CREATE INDEX idx_post_text ON posts USING gin
(to_tsvector('english'::regconfig, post_text::text))
select * from v_search WHERE to_tsvector('english', post_text) @@ 'europe'
returns no rows, but
select * from v_search WHERE to_tsvector('english', post_text) @@ 'japan'
returns row with "Japan and Europe"

The problem is that youre using to_tsvector('english' for parsing the text but
don't specify the text yearch configuration for the query. The default english
configuration does stemming, the default_text_search_configuration obviously
not.
Try ... to_tsvector('english', post_text) @@ to_tsquery('english', 'europe')

Andres

#3Tom Lane
tgl@sss.pgh.pa.us
In reply to: Andres Freund (#2)
Re: BUG #6654: Full text search doesn't find europe

Andres Freund <andres@anarazel.de> writes:

On Monday, May 21, 2012 07:26:38 PM wbrana@gmail.com wrote:

CREATE INDEX idx_post_text ON posts USING gin
(to_tsvector('english'::regconfig, post_text::text))
select * from v_search WHERE to_tsvector('english', post_text) @@ 'europe'
returns no rows, but
select * from v_search WHERE to_tsvector('english', post_text) @@ 'japan'
returns row with "Japan and Europe"

The problem is that youre using to_tsvector('english' for parsing the text but
don't specify the text yearch configuration for the query. The default english
configuration does stemming, the default_text_search_configuration obviously
not.
Try ... to_tsvector('english', post_text) @@ to_tsquery('english', 'europe')

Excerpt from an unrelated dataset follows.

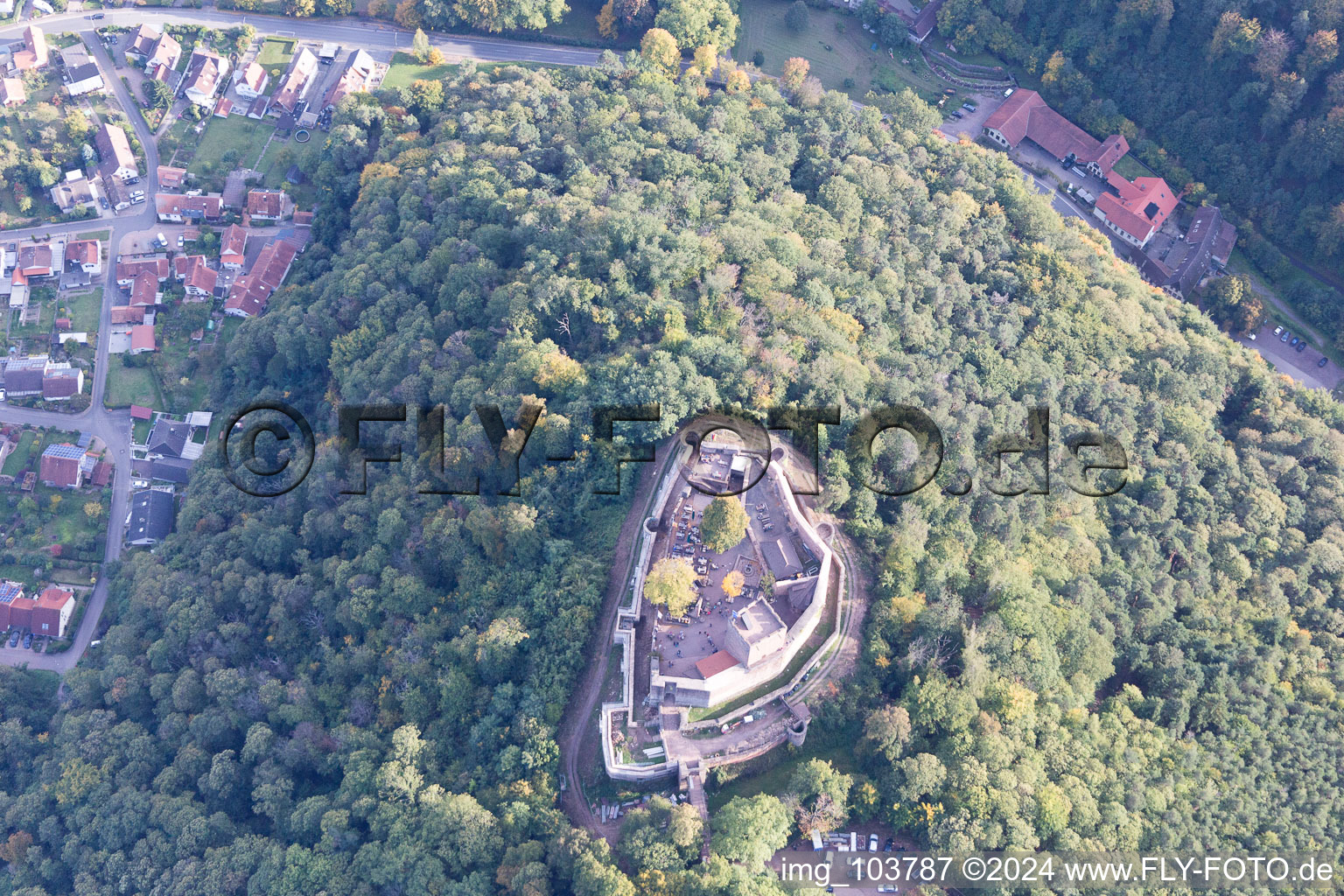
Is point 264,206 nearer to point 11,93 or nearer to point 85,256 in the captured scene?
point 85,256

BTW, a good way to debug this sort of issue is to look at the actual
tsvector and tsquery values.

regression=# select to_tsvector('english', 'Japan and Europe');
to_tsvector
---------------------
'europ':3 'japan':1
(1 row)

regression=# select to_tsquery('english', 'Japan');
to_tsquery
------------
'japan'
(1 row)

regression=# select to_tsquery('english', 'Europe');
to_tsquery
------------
'europ'
(1 row)

If you just cast 'europe' directly to tsquery, which is what's going to
happen in the first example, you get the lexeme 'europe' which doesn't
match 'europ'.

regards, tom lane